Deirdre to Steve: Do you have any information about the incidence of birds flying into lit windows at night?! One of our members raised this question and to be honest I have never heard of it before. The idea is that lights should be turned off at night, especially in high-rise buildings, as they represent a hazard to birds migrating at night and flying into lit windows.

Steve’s response: That's a good question, and we've already spoken with the Boulder climate change plan coordinator and a couple of City Council members about doing something about this. I've attached our fact sheet/position paper. Turns out about half a billion birds are killed annually from crashing into buildings and towers. Lights confuse and disorient them.
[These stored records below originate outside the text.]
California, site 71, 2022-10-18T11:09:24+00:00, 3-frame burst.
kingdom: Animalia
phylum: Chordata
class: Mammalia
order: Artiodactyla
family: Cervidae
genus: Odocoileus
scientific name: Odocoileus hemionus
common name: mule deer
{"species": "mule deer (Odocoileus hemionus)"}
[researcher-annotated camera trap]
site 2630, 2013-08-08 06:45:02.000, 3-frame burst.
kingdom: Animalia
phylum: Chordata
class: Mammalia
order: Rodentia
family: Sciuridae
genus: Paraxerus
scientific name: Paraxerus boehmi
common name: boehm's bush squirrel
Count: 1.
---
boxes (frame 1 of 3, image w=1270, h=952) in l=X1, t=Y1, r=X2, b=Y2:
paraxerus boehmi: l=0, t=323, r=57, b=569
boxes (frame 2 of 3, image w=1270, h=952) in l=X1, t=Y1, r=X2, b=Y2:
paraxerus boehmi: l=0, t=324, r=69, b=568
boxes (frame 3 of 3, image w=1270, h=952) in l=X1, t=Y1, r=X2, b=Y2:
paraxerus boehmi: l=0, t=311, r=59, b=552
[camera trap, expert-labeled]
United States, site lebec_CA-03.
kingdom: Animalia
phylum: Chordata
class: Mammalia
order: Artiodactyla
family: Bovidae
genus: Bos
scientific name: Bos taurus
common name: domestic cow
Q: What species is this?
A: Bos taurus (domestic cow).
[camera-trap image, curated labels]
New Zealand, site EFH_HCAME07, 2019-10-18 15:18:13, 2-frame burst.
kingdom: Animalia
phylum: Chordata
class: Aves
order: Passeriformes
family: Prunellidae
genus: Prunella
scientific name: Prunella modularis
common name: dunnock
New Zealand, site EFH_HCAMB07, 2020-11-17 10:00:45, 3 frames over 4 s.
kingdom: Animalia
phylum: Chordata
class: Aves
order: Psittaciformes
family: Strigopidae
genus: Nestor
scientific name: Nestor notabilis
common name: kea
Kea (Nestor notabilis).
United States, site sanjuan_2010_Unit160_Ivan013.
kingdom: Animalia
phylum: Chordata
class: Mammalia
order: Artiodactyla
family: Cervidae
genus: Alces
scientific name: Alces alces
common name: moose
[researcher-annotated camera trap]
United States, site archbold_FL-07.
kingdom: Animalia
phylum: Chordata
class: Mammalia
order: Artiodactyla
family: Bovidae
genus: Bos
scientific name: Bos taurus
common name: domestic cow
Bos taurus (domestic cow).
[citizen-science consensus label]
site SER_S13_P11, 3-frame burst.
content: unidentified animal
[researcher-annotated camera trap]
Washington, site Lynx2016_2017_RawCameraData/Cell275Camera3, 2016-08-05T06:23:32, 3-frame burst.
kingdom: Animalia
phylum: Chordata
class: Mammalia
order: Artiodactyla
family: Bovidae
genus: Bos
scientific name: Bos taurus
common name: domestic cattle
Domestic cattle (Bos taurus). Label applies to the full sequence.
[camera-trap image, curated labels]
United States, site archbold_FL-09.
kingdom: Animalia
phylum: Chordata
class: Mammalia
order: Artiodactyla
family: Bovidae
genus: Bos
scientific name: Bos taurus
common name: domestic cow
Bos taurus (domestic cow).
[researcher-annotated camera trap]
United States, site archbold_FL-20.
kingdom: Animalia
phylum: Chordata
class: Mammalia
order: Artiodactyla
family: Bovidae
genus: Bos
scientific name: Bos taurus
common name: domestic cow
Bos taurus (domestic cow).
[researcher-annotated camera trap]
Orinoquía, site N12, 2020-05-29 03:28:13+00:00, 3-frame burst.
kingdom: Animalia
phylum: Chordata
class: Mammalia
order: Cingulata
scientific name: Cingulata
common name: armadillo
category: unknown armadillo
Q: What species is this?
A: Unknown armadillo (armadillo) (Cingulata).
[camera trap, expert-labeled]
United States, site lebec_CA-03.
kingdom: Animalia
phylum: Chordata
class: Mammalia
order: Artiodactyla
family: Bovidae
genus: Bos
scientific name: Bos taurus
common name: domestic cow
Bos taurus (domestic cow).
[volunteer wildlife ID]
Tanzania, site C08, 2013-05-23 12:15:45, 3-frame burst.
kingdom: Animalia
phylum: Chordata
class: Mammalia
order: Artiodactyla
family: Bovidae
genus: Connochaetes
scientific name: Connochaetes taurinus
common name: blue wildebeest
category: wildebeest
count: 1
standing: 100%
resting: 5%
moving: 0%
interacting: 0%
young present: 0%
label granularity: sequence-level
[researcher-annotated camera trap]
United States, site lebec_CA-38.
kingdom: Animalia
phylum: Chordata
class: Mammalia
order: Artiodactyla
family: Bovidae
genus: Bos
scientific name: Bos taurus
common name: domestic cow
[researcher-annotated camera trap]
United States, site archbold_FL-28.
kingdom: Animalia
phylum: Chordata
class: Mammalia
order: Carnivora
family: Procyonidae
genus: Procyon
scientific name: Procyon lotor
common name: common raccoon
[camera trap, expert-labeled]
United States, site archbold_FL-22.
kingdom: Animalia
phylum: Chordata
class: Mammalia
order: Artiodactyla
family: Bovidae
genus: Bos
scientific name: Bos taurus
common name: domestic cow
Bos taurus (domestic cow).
When Toronto introduced a program to dim or turn off skyscraper lights at night, I believe they reduced bird mortalities by something like 90%. It would be great if you could help us with this effort by contacting individual City Council members and perhaps presenting to the environmental board. Although council has discussed incentive plans to reduce energy use in privately-owned buildings, this issue really hasn't made it onto their radar screen yet. And there's no reason why the city of Boulder, which touts itself as progressive, shouldn't be doing something about this right now.